Ramsey Prize Talk: New Generation Measurements of the Electron's Electric and Magnetic Dipole Moments

The ACME motivations and methods were summarized by Doyle and DeMille. Also summarized was the 100 times improved sensitivity to an electron electric dipole moment (EDM) that came from our ACME I and ACME II measurements, and a very recent 2.4 times improvement [3]. Given the importance of finding more of the CP violation that seems needed to explain the matter-antimatter imbalance in the universe (that the Standard Model (SM) cannot explain), and to provide some of the most stringent limits on "beyond the Standard Model” (BSM) physics, we have launched a new generation ACME III measurement. Our goal is to either discover the electron EDM or set a new electron EDM limit that is smaller by a factor of 20. A new apparatus increases the molecule flux by facilitating frequent ablation target changes, uses an electrostatic lens to capture more molecules from a cold ablation source, allows a 5 times longer coherence time, and uses detectors with a higher quantum efficiency. A two-layer, actively-shielded coil just inside of 3 layers of mu-metal shielding provides a magnetic field over a 1 m precession length with negligible shield magnetization, producing a field reversable to better than 1 nT (10 micro-Gauss) to provide a needed reduction in systematic error.

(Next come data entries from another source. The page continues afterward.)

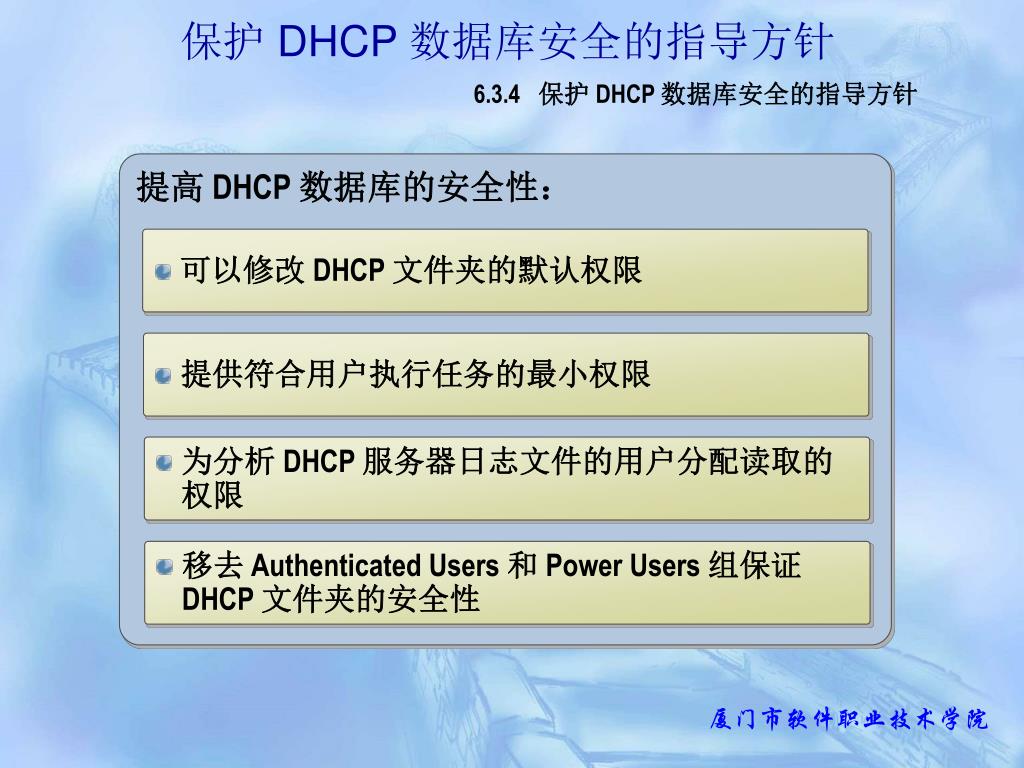 保护 DHCP 数据库安全的指导方针

6.3.4 保护 DHCP 数据库安全的指导方针

提高 DHCP 数据库的安全性：

可以修改 DHCP 文件夹的默认权限

提供符合用户执行任务的最小权限

为分析 DHCP 服务器日志文件的用户分配读取的权限

移去 Authenticated Users 和 Power Users 组保证 DHCP 文件夹的安全性

厦门市软件职业技术学院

Meanwhile, in a separate measurement using entirely different methods, special relativity and quantum-limited detection are the new ideas that will propel a new generation measurement of the electron’s other moment -- its magnetic moment -- and also that of the positron. The two spin energy states and the two lowest cyclotron states of one electron or positron trapped at crogenic temperatures form qubits whose state can be read out using a quantum-limited SQUID detector via a QND coupling provided by special relativity. The first goal is measuring the electron magnetic moment [4] 10 times more accurately, to make the morst precise test of the most precise prediction of the SM, and to set stringent BSM limits. The second goal is measuring the positron magnetic moment [5] 200 times more accurately, to make the most precise lepton test of the SM’s fundamental CPT invariance. A third goal is to tp provide greater sensitivity to dark photons than the 75 times improved sensitity that we recently demonstrated [6].